Rows from a spatial reasoning dataset
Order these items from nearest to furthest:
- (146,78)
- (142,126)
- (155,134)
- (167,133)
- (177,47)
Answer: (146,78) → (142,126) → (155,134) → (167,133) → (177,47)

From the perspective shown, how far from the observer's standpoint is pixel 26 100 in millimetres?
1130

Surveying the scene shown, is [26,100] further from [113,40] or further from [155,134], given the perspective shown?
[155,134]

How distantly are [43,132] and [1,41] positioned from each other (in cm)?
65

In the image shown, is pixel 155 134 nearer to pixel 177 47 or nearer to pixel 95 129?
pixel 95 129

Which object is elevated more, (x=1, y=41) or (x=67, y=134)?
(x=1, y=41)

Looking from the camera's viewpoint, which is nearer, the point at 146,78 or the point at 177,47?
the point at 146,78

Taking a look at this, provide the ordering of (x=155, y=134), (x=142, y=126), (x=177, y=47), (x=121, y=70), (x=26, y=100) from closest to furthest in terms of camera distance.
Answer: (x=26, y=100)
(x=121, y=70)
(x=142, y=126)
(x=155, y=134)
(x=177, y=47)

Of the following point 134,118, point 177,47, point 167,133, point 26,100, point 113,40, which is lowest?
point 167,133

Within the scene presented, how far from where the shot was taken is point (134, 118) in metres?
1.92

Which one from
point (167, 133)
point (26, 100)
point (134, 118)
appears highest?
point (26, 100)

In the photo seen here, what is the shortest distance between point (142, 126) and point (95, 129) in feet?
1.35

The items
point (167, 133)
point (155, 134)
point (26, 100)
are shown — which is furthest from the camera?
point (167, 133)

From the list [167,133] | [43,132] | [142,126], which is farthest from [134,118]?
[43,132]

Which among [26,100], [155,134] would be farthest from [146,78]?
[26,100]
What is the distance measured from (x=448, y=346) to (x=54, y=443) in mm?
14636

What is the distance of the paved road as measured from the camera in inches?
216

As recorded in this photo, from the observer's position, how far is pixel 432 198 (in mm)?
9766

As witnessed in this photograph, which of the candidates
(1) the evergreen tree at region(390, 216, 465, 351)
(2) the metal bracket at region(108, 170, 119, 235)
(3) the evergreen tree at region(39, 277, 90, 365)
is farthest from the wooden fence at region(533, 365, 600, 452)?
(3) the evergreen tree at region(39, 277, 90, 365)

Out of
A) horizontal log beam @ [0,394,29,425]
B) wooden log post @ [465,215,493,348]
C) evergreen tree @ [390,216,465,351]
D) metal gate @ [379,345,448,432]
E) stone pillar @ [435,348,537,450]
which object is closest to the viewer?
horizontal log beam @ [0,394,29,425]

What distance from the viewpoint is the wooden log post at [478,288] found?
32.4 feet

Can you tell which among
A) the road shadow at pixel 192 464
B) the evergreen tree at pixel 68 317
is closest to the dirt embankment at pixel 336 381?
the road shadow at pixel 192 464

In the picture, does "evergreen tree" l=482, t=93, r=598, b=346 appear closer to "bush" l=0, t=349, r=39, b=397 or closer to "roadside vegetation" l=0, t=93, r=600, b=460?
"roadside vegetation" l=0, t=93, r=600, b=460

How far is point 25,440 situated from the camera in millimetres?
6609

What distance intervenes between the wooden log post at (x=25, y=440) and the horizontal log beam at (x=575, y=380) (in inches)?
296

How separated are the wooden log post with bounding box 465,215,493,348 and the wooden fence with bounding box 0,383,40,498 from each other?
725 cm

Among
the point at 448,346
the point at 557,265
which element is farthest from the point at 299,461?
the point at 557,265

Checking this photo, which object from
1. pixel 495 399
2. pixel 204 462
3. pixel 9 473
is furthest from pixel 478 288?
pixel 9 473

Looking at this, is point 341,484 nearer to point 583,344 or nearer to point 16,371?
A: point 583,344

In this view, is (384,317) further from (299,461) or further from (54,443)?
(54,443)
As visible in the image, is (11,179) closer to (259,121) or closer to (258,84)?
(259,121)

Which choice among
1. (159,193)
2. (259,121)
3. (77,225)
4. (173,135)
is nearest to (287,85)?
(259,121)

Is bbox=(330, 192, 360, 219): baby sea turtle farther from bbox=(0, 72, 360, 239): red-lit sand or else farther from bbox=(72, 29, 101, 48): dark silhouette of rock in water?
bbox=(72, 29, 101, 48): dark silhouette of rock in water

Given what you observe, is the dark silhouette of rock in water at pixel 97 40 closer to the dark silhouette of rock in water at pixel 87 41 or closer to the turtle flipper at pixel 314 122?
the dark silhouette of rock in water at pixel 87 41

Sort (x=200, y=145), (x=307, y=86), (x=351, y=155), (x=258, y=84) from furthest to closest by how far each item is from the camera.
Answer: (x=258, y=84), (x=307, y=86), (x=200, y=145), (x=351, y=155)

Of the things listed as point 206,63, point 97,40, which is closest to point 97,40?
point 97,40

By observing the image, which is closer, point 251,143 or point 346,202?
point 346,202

◆ WHAT TO DO ◆
Rewrite the part of the material that opens with the line containing "Checking this photo, which object from" and closes with the line containing "A: point 583,344", including both of those lines. Keep every line as it stands, except add 133 to each coordinate in the answers.

◆ REPLY ◆
Checking this photo, which object from
1. pixel 495 399
2. pixel 204 462
3. pixel 9 473
is furthest from pixel 478 288?
pixel 142 606

Looking at this, is point 341,484 nearer to point 583,344 or nearer to point 16,371?
A: point 716,477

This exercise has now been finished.